Fall 2007 - Stat 730 Homework

Fall 2007
STAT 730 - Multivariate Analysis
Monday/Wednesday 2:30-3:45
201A LeConte

Course Website: http://www.stat.sc.edu/~habing/courses/730F07.html

1 Due: Wednesday, September 4th 1.4.2 (0), (i), (ii), (iv)
1.6.1
Write an R function to calculate b_1,p and b_2,p on a data set. A sample data set is at: cork data. The values should be 4.476 and 22.957.

2 Due: Monday, September 17th 1.5.2, 1.5.3, 8.6.1
Let S=the matrix A in (A.6.16). For which value(s) of rho is the Mahalanobis transformation orthogonal?

3 Due: Monday, October 8th 1) Show that c in problem 2.2.1 must equal p(p+1).
2) Let X ~ N_p(0,I). Define U_(p-1)x1 by u_i=(x_i+x_i+1)/2. Find the distribution of U, including specifying the values of the covariance matrix.
3) Prove the result that 2.7.8 on page 49 holds for all spherically symmetric random variables. You may use the standard results concerning the univariate normal, chi-square, and F distributions from 712-713 without proof. (Hint: Write (2.7.8) in terms of the r and theta from the polar transformation, letting n+m=p and considering theta_p-m in terms of the x_i, x_p-m in terms of the r and theta, and r in terms of the x_i.
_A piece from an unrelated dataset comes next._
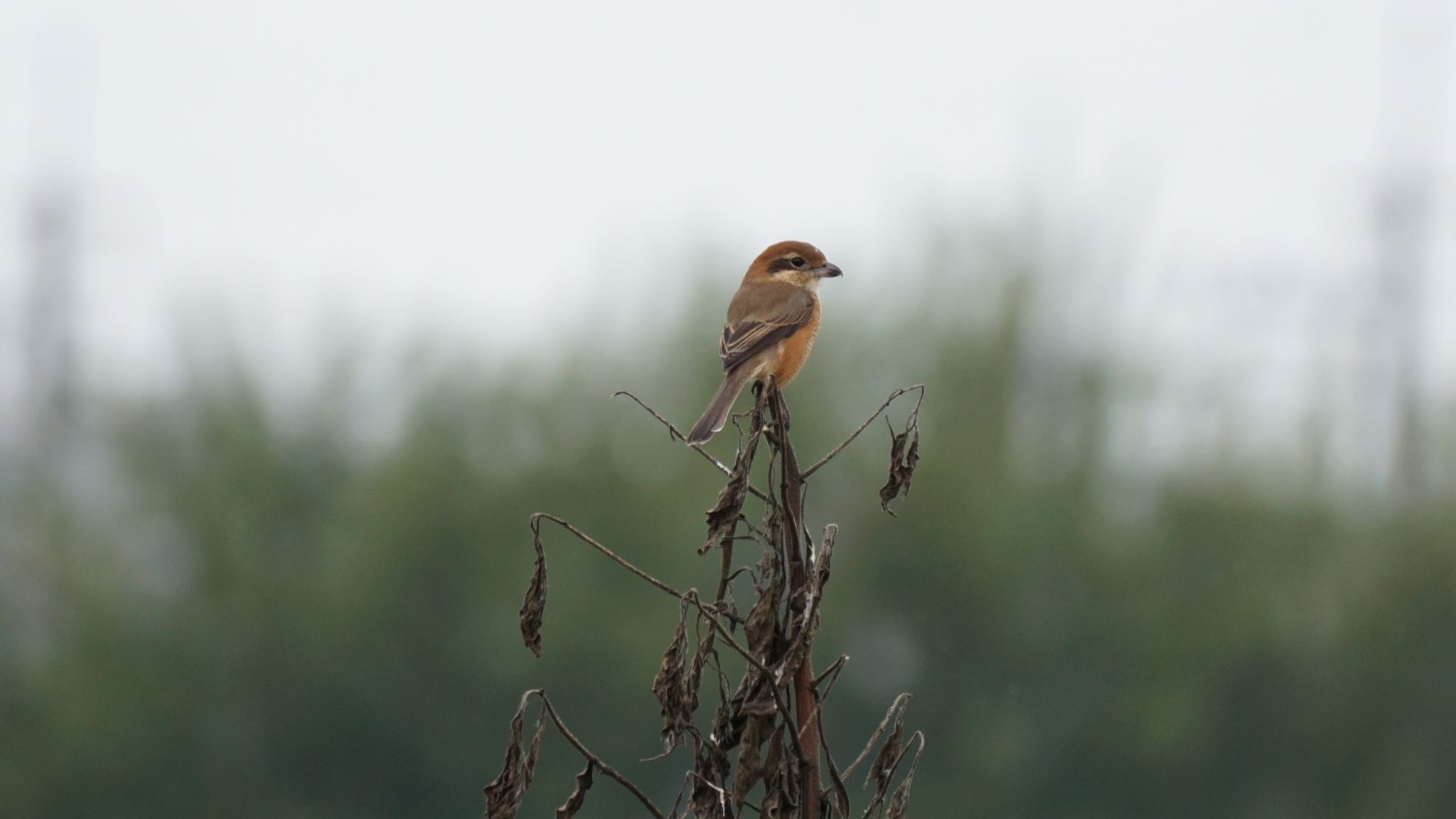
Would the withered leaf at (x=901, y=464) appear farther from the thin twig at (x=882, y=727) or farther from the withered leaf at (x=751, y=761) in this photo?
the withered leaf at (x=751, y=761)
Consider a particular (well chosen) distribution for X.)
4) Show that the multivariate Cauchy with parameters mu and sigma is stable (see problem 2.6.5 for the p.d.f and c.f).

PS 1 Due: Wednesday, October 24th To Be Worked on Individually
1) Sequel to problem 8.6.1:
a) Show that if A_pxp is symmetric with all positive off-diagonal elements (and arbitrary diagonal ones) then all the coefficients of its first eigenvector must have the same sign.
b) Show that if all of the coefficients of the first eigenvector have the same sign then every other eigenvector must have at least one element with a positive coefficient and at least one with a negative coefficient.
2) Consider the class of distribtuion where the log of the characteristic function is given by (2.7.9) and each positive definite omega_j is not exactly identical to any other omega_i. Show that the sum of two independent random variables of this type with equal alpha and p (but arbitrary a, m, and omega_j) has this same form, specifying what the a, alpha, m, and omega_j of the sum are in terms of the two original sets of parameters.
3) Problem 3.2.4 parts a and b.
4) Provide the details for the justification of the results given in section 2.5.5 concerning the matrix normal

4 Due: Monday, November 12th 1) Problem 3.4.14
2) Consider variables 6-9 of the psych data (paragraph comprehension through word meaning). Comment on how well this data seems to approximate multivariate normality. You do not need to show all of the graphs used to come to your conclusion, just representative ones.
3) For this question, assume you are satisfied with the multivariate normality of the data set from question two (irregardless of what you found there). Conduct a hypothesis test (or set of hypotheses tests) do determine how many principal components should be kept based on the logic discussed in section 8.4.3. Adjust for multiple comparisons if more than one test is conducted.
4) The data set http://www.stat.sc.edu/~habing/courses/data/cereal.txt contains 235 ratings of breakfast cereals on 25 different attributes. Construct a parsimonious factor model for the attributes that describe the quality of cereal. The model should have interpretable factors where each variable tends to load only on one factor. Where possible, give an informal name to your factor. (For this assignment, ignore the fact that we have information on who did the ratings and that we know what brand of cereal was rated.)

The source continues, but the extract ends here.